* _Task brief_
Output each entry verbatim. Leave the images out.

* _Provided entries_
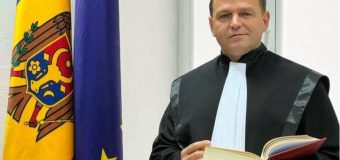 Andrei Năstase: Drepturile omului nu sunt un slogan; sunt o limită morală pe care nu avem voie să o coborâm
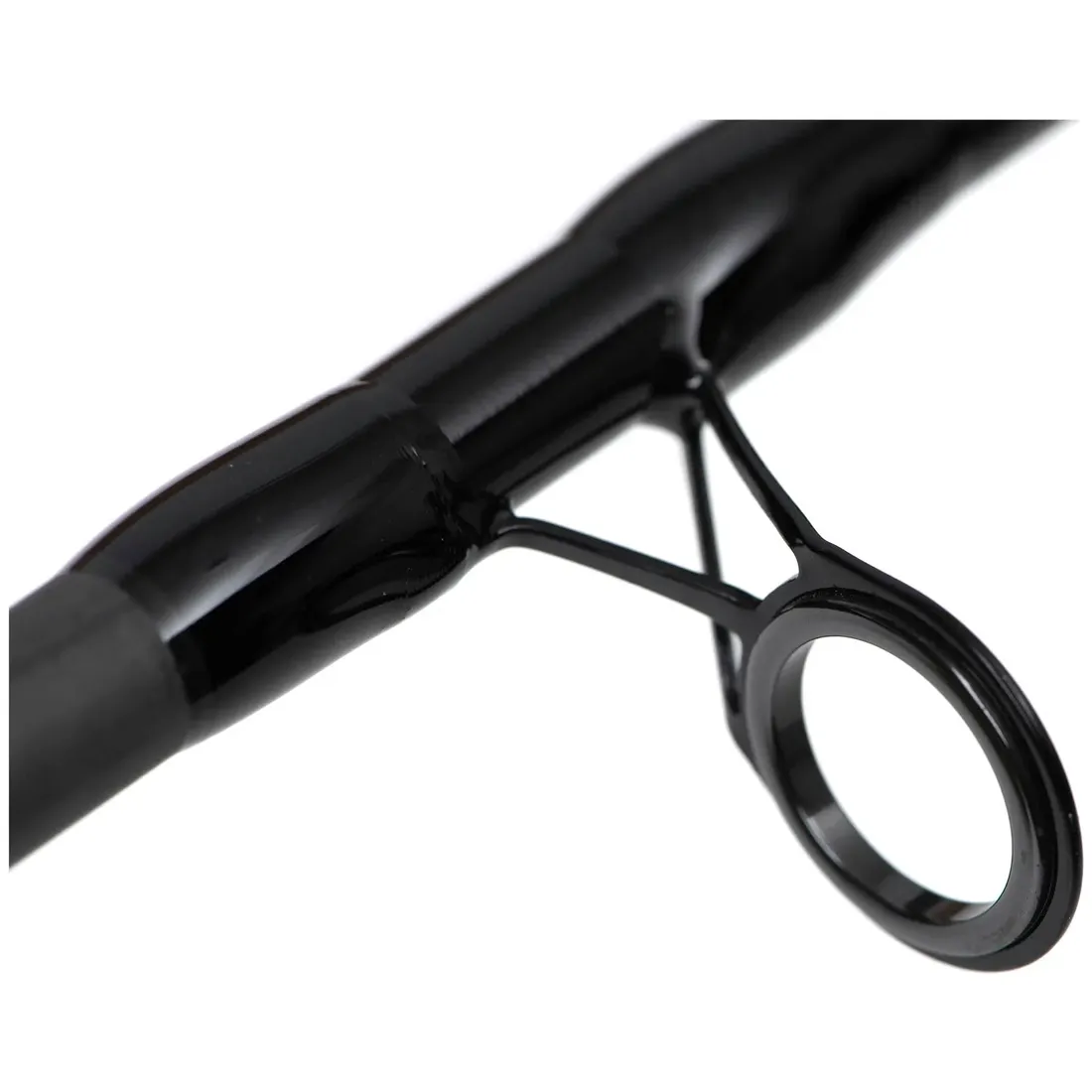 wedka-method-feeder-matrix-aquos-ultra-x-3-8-m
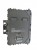 MODUŁ BCM FORD FOCUS MK4 LIFT (2021-2025) 1.0 EcoBoost 155KM RU5T-15604-BJG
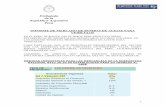 Embajada de la República Argentina Perú - …exportapymes.com/documentos/productos/RA4725_peru_bombas_ace… · Embajada de la República Argentina Perú 5 Reporte de Importaciones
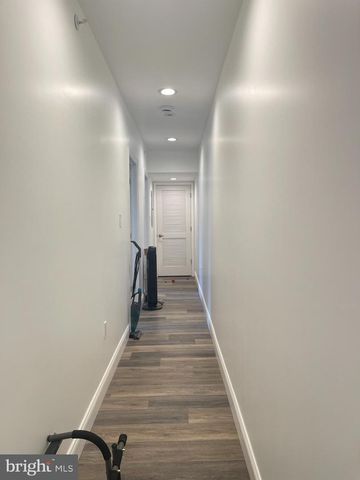 1528 W PORTER ST, Philadelphia, PA 19145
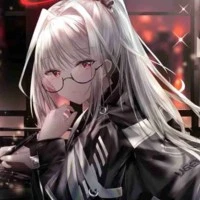 Hệ thống - Angle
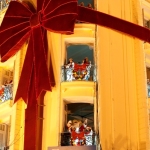 O Surpreendende Natal de Luz de Fortaleza vai encantar você!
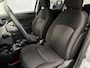 Mitsubishi Space Star 1.2 Dynamic 2189km! NIEUW!! | Achteropkomend verkeer waarschuwing | Autonomous Emergency Braking | Cruise control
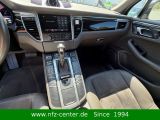 Porsche Macan bei Gebrauchtwagen.expert - Abbildung (15 / 15) Porsche Macan bei Gebrauchtwagen.expert - Abbildung (15 / 15)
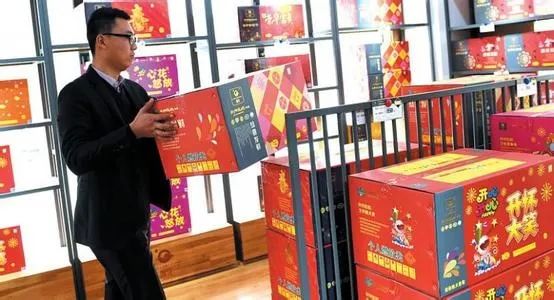 业务员不是送货员!!!
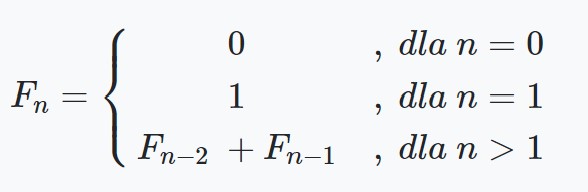 GitHub - Paula0305/algorithmic_complexity: Analiza złożoności ...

* _Result of the task_
 Andrei Năstase: Drepturile omului nu sunt un slogan; sunt o limită morală pe care nu avem voie să o coborâm
 wedka-method-feeder-matrix-aquos-ultra-x-3-8-m
 MODUŁ BCM FORD FOCUS MK4 LIFT (2021-2025) 1.0 EcoBoost 155KM RU5T-15604-BJG
 Embajada de la República Argentina Perú - …exportapymes.com/documentos/productos/RA4725_peru_bombas_ace… · Embajada de la República Argentina Perú 5 Reporte de Importaciones
 1528 W PORTER ST, Philadelphia, PA 19145
 Hệ thống - Angle
 O Surpreendende Natal de Luz de Fortaleza vai encantar você!
 Mitsubishi Space Star 1.2 Dynamic 2189km! NIEUW!! | Achteropkomend verkeer waarschuwing | Autonomous Emergency Braking | Cruise control
 Porsche Macan bei Gebrauchtwagen.expert - Abbildung (15 / 15) Porsche Macan bei Gebrauchtwagen.expert - Abbildung (15 / 15)
 业务员不是送货员!!!
 GitHub - Paula0305/algorithmic_complexity: Analiza złożoności ...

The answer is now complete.